3. “64% increase in reports of confirmed child sexual abuse in 2021 compared to the previous year.”
That the voluntary chat control algorithms of large U.S. providers have reported more CSEM does not indicate how the amount of CSEM has evolved overall. The very configuration of the algorithms has a large impact on the number of SARs. Moreover, the increase shows that the circulation of CSEM cannot be controlled by means of chat control.
4. “Europe is the global hub for most of the material.”
7% of global NCMEC SARs go to the European Union. Incidentally, European law enforcement agencies such as Europol and BKA knowingly do not report abusive material to storage services for removal, so the amount of material stored here cannot decrease.
5. “A Europol-backed investigation based on a report from an online service provider led to the rescue of 146 children worldwide, with over 100 suspects identified across the EU.”

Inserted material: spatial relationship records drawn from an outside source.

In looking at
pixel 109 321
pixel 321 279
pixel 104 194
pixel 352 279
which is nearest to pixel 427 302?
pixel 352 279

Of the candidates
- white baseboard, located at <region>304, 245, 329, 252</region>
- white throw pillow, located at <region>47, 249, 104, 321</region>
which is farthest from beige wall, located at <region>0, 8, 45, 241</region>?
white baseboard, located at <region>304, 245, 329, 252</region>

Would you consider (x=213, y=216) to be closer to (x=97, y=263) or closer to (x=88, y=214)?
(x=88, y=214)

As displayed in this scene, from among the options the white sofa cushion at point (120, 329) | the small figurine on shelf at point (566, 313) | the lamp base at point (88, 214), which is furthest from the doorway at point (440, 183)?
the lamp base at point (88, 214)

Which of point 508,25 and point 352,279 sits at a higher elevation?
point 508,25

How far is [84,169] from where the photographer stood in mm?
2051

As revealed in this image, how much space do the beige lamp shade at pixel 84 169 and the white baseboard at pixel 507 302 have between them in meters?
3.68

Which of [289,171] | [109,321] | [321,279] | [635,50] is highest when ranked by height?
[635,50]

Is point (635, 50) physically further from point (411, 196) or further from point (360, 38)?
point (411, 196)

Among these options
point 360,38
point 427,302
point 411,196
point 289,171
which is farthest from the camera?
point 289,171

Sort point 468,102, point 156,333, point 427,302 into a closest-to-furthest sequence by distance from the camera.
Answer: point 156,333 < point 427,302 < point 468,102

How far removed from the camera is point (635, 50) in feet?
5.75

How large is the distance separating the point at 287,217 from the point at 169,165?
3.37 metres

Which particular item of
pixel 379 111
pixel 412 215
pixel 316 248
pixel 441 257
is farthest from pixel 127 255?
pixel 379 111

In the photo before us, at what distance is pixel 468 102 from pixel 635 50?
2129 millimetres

The report was made by a cloud storage provider, not a communications service provider. To screen cloud storage, it is not necessary to mandate the monitoring of everyone’s communications. If you want to catch the perpetrators of online crimes related to child abuse material, you should use so-called honeypots and other methods that do not require monitoring the communications of the entire population.
6. “Existing means of detecting relevant content will no longer be available when the current interim solution expires.”

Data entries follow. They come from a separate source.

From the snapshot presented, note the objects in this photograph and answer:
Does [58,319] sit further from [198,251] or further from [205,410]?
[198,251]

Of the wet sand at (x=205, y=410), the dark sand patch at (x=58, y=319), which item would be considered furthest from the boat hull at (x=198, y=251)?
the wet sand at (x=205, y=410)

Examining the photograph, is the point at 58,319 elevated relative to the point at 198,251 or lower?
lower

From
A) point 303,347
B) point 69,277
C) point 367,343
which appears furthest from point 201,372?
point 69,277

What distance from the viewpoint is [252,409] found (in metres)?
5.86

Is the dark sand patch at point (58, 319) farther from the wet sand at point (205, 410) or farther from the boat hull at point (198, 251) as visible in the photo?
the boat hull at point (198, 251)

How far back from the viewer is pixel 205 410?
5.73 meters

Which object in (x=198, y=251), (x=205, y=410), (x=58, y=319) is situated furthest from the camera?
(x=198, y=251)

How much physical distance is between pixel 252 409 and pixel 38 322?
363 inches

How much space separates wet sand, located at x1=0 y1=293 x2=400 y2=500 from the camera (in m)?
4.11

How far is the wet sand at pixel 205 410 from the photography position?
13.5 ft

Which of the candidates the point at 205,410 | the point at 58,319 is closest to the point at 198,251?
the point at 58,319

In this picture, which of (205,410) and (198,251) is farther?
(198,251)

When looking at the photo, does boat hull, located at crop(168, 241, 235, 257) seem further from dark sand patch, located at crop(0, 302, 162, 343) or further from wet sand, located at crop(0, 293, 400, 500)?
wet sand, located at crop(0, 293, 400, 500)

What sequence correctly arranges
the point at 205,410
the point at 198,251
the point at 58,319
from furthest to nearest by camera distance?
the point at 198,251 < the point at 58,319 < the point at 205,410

Hosting service providers (filehosters, clouds) and social media providers will be allowed to continue scanning after the ePrivacy exemption expires. For providers of communications services, the exemption regulation for voluntary chat scanning could be extended without requiring all providers to scan.
7. metaphors: Chat control is “like a spam filter” / “like a magnet looking for a needle in a haystack: the magnet doesn’t see the hay.” / “like a police dog sniffing out letters: it has no idea what’s inside.” The content of your communication will not be seen by anyone if there is no hit. “Detection for cybersecurity purposes is already taking place, such as the detection of links in WhatsApp” or spam filters.
Malware and spam filters do not disclose the content of private communications to third parties and do not result in innocent people being flagged. They do not result in the removal or long-term blocking of profiles in social media or online services.
8. “As far as the detection of new abusive material on the net is concerned, the hit rate is well over 90 %. … Some existing grooming detection technologies (such as Microsoft’s) have an “accuracy rate” of 88%, before human review.”
With the unmanageable number of messages, even a small error rate results in countless false positives that can far exceed the number of correct messages. Even with a 99% hit rate, this would mean that of the 100 billion messages sent daily via Whatsapp alone, 1 billion (i.e., 1,000,000,000) false positives would need to be verified. And that’s every day and only on a single platform. The “human review burden” on law enforcement would be immense, while the backlog and resource overload are already working against them.
Separately, an FOI request from former MEP Felix Reda exposed the fact that these claims about accuracy come from industry – from those who have a vested interest in these claims because they want to sell you detection technology (Thorn, Microsoft). They refuse to submit their technology to independent testing, and we should not take their claims at face value.
The EU’s evaluation of child abuse detection tools is based solely on industry claims taken at face value.